Triumphing in the ancient way of the sword

    UCSD’s Kendo team has just achieved national recognition for its efforts.

    Courtesy ofa Takumi Kato
    True masters:

    Five team members — Takumi Kato, Sachiko (Ann) Tamura, Mio Shimizu, Gene Kim and Young-Shik (Bryan) Cho — flew to Harvard University on April 23 to compete in the ninth-annual Harvard-Invitational Shoryuhai Intercollegiate Kendo Tournament. Two days later, the team returned, boasting the elaborate Himeno trophy and a well-deserved sense of pride.

    The Himeno trophy is a hefty golden cup that stands about two feet tall and resembles the sort of trophy that would belong to an undefeated college football team, but instead it is passed along each year to champions in the ancient art of kendo.

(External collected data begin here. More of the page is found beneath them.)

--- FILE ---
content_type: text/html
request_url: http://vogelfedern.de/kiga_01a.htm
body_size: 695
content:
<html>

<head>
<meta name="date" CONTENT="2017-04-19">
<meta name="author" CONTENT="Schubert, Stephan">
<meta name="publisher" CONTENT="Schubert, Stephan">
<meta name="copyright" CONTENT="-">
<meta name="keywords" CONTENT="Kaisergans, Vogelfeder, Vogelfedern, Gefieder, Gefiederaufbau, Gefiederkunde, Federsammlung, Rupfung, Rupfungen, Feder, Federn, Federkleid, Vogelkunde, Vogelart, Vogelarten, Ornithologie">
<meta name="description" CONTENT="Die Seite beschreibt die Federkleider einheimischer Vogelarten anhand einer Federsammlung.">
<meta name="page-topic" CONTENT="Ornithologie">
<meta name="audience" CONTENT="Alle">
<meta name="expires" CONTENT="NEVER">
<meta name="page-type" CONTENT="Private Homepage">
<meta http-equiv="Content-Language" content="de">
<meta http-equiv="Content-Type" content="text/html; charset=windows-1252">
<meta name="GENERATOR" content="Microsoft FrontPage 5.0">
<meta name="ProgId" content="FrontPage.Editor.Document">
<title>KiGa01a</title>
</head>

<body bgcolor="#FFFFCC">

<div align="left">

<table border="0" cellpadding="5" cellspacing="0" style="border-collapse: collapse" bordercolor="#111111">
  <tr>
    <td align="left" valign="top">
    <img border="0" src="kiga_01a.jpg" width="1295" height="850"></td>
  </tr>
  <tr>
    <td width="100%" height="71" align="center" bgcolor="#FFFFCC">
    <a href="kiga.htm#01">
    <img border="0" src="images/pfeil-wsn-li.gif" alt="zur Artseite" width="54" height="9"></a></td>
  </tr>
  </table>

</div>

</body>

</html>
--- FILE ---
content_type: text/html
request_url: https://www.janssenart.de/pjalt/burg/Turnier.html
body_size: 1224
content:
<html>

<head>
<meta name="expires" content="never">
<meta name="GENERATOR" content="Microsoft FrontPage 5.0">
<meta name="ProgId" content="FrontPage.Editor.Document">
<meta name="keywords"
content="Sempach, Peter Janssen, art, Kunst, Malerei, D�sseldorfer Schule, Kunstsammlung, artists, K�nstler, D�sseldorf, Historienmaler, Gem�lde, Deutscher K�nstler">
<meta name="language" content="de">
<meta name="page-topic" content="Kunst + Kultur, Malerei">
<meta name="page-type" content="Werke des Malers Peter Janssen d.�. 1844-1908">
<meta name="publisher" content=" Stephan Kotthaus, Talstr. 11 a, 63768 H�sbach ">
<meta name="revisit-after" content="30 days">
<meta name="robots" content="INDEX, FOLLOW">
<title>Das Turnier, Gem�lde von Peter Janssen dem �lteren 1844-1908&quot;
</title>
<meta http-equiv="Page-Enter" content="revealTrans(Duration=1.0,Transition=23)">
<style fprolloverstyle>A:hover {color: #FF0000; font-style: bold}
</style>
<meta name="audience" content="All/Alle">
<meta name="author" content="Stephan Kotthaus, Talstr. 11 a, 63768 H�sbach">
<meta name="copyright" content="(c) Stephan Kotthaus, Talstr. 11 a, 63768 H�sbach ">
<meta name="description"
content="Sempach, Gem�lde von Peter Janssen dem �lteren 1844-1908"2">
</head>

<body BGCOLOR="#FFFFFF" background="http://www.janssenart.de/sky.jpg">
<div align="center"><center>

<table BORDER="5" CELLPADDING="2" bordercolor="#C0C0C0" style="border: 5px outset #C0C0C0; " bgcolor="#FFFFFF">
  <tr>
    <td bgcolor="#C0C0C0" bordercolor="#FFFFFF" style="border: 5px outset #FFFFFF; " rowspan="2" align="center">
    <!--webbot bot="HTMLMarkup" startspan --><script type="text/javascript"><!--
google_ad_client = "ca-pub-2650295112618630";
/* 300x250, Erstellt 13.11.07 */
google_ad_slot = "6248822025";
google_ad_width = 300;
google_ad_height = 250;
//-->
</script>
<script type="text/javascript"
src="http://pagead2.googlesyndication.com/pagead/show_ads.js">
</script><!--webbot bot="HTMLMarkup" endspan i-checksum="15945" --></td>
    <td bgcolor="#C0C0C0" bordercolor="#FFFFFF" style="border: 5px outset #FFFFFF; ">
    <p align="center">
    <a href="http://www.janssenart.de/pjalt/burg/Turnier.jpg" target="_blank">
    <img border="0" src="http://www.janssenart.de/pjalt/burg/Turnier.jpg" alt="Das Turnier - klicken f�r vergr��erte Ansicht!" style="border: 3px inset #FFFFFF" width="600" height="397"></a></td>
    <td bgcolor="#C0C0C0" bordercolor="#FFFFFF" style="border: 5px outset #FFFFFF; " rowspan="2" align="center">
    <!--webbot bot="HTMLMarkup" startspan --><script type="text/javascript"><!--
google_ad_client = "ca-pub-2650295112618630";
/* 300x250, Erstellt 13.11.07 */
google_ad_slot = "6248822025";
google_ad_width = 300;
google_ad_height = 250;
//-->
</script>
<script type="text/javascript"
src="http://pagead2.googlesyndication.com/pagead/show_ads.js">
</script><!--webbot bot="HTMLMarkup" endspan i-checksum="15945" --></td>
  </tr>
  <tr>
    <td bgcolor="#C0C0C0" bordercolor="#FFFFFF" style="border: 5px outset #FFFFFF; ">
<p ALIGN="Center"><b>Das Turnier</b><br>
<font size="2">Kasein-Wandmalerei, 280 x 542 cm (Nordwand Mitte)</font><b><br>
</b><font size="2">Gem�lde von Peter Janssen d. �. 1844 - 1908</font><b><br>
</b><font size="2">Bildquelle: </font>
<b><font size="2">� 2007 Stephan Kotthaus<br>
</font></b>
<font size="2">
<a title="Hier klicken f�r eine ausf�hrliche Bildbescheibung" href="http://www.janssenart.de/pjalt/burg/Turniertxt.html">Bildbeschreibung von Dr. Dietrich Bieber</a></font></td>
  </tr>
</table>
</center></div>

    “This is the largest, oldest and most prestigious intercollegiate Kendo tournament for undergrads in North America,” team coach Imre Kovacs said. “Kendo players have been participating from the United States and Canada for years, and this year there was participation from Mexico, too.”

    In total, 26 teams competed, with each participating university permitted to bring as many teams as it wished.

    “We could only afford to send one team, so it’s pretty impressive that we won,” UCSD Kendo artist Tam Hoang said.

    Winning the tournament is a great honor in the eyes of those who practice Kendo, but the art form is practically unknown in American popular culture.

    Kendo, literally translated as “the way of the sword,” has its origins in the sword-wielding Japanese samurai class of the 12th century. Today, the practice of kendo is a simulation of ancient samurai fighting techniques utilizing bamboo swords, or Shinai, body armor and recognition of the samurai virtues of bravery, loyalty, honor, self discipline and stoic acceptance of death.

    “[When doing Kendo] you feel like a samurai because you have the same mentality,” Thurgood Marshall College sophomore and team captain Kato said.

    Perfecting the art of kendo is no simple task. Though it has been influenced by European fencing, kendo has unique rules which make it particularly complex and technical.

    “There are four targets on your opponent’s body: the trunk, head, wrist and throat, and the first person to get two points wins the match,” Hoang said.

    But scoring extends beyond simply striking an opponent in the appropriate target area.

    “You only get a point if the referee judges that you hit the target with good posture, spirit and form,” Hoang said. Achieving this physical and mental balance, known in Japanese as waza, requires a great deal of experience and practice.

    According to Darrel Max Craig, Kendo artist and author of “The Heart of Kendo,” Kendo is not a sport.

    “One should never say, ‘We play Kendo,’” Craig said. “One who ‘plays’ Kendo has lost the true meaning, along with the real spirit, of the art.”

    Elaborating on this idea, recognized Kendo artist Jirokichi Yamada explains the distinction between Kendo and a traditional sport in his book, “Treatise on Kendo”:

    “A sport takes only a small portion of one’s life, whereas Kendo takes it all,” Yamada states in his book.

    Those involved with Kendo stress this sense of artistry over all other interpretations.

    “It is definitely more art than self-defense,” Kato said. “You can’t use it to protect yourself.”

    The art of Kendo may require focus and precision, but for many, it is an influential aspect of everyday life.

    “Kendo has shaped the way I view a lot of things,” Kato said. “Kendo is not a sport where you have a grudge against your opponent. You have respect for your opponent, and they have respect for you. That’s the kind of relationship I want to have with people outside of Kendo as well.”

    Revelle College freshman and Kendo team member Tamura has practiced kendo for 11 years.

    Her long-term dedication to her art has earned Tamura a position on the women’s national team, with which she will compete in July. While Kendo is a serious part of life, she enjoys the art as a form of leisure as well. When asked if Kendo provided stress relief in her life, she said, jokingly, “Yeah, because you get to hit people.”

    No member of UCSD’s Kendo team was surprised to win the tournament at Harvard University this year.

    “Although the Shoryuhai is getting bigger and bigger each year, and it’s much harder to win, we went there to win this year,” Kovacs said.

    Still, the fact that the triumph was anticipated made the victory no less sweet.

    “We only lost to UCLA by one point last year,” Kato said. “It was a really close match, so we were determined to take it this year, and we did.”